= Beginning of Section =

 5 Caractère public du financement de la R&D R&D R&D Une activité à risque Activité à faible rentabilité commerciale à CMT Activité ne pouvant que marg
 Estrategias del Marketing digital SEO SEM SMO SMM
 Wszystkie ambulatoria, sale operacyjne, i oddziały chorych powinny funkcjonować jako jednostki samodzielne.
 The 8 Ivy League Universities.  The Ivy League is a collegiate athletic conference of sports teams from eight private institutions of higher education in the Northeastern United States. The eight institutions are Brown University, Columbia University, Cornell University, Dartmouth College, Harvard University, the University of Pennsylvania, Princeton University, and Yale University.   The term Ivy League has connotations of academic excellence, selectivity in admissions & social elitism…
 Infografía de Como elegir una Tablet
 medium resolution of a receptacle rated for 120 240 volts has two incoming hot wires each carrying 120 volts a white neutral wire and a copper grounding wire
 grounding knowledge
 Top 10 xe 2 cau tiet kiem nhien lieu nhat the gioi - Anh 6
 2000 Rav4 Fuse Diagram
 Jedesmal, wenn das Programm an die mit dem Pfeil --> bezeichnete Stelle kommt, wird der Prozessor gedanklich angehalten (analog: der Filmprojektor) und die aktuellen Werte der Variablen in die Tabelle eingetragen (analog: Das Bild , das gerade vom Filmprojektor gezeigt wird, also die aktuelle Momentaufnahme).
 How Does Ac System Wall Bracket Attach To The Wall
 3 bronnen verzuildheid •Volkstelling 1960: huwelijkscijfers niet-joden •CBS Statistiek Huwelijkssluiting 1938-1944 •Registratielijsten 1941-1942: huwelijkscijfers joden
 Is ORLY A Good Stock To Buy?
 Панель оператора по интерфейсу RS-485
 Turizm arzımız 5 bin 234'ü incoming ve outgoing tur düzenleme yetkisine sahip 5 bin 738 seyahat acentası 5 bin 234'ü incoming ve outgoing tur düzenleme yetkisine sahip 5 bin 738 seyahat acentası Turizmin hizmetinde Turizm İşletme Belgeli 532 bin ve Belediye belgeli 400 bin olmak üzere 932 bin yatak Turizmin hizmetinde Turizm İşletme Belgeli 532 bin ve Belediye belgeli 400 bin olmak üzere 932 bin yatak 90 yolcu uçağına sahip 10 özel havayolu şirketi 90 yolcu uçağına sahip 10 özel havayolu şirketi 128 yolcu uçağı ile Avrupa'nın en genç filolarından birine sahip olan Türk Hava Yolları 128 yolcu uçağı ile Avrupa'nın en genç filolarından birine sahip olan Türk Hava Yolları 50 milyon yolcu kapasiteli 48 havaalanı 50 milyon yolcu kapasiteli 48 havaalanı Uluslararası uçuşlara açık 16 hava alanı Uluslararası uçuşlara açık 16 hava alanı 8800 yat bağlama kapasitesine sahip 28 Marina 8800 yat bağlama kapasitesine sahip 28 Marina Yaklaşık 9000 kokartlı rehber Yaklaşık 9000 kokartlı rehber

= End of Section =

Copy all lines from the data above that contain the word "grounding".

 medium resolution of a receptacle rated for 120 240 volts has two incoming hot wires each carrying 120 volts a white neutral wire and a copper grounding wire
 grounding knowledge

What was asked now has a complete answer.